FIRESTONE Diamonds had secured alternative power sources to keep its operations in Lesotho running until grid supply from the Muela Hydropower Station was returned, expected on December 1, the company said last week.
The UK-listed diamond producer, which mines the Liqhobong operation, said it had installed rented diesel generators. Production resumed on October 26, and the processing plant was operating at between 80% and 90% of full capacity “… as the new power generation system is being optimised”, the company said.
However, the remedial measures will come at a cost. “Normal operating costs are expected to increase by the cost of renting the gensets and of the associated diesel consumption,” the company added.

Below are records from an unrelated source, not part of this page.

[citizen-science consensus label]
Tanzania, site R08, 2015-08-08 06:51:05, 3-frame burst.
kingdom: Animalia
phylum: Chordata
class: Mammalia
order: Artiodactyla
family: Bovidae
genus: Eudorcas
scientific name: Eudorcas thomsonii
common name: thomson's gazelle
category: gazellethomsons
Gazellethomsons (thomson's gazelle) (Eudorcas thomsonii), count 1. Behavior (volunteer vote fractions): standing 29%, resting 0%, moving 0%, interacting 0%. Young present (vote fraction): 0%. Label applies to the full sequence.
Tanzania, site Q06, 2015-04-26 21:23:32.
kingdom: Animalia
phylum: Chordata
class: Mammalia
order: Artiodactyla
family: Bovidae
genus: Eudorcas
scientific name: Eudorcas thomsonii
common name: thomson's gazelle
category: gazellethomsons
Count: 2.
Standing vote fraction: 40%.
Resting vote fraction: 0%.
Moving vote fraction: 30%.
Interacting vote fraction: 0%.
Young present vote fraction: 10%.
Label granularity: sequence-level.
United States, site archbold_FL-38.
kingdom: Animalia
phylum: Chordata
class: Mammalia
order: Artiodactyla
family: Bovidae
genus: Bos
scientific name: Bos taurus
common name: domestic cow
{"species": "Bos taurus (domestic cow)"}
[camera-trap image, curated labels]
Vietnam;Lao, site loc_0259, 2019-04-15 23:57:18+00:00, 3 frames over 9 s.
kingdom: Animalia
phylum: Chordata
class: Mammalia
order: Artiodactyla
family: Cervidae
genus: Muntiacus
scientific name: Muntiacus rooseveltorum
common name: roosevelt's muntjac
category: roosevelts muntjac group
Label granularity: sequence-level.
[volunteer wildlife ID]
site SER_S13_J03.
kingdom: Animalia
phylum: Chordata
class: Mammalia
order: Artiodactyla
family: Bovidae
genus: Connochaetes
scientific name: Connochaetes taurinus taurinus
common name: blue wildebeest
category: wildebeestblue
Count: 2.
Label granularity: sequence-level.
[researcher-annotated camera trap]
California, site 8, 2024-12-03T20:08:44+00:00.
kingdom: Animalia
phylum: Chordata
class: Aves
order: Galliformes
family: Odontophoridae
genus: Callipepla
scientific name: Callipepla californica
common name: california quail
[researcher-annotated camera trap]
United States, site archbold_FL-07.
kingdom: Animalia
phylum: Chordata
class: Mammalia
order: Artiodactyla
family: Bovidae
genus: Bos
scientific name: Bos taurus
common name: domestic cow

The production interruptions, and hike in power costs, come at an awkward time for Firestone amid poor diamond market conditions and pressure on the company to repay debt this financial year. It said in July that it planned to repay $10.2m in debt to South African bank, ABSA. This would be financed from operating cash flow and existing cash resources, which stood at $26.3m as of the year-end.
Operating costs were already expected to be higher in the 2020 financial year compared to 2019 owing to increased waste stripping.
Firestone said previously that production for the 2020 financial year would be between 820,000 and 870,000 carats – the same as 2019 guidance. Production for 2019 came in at the low end of guidance at some 829,458 carats.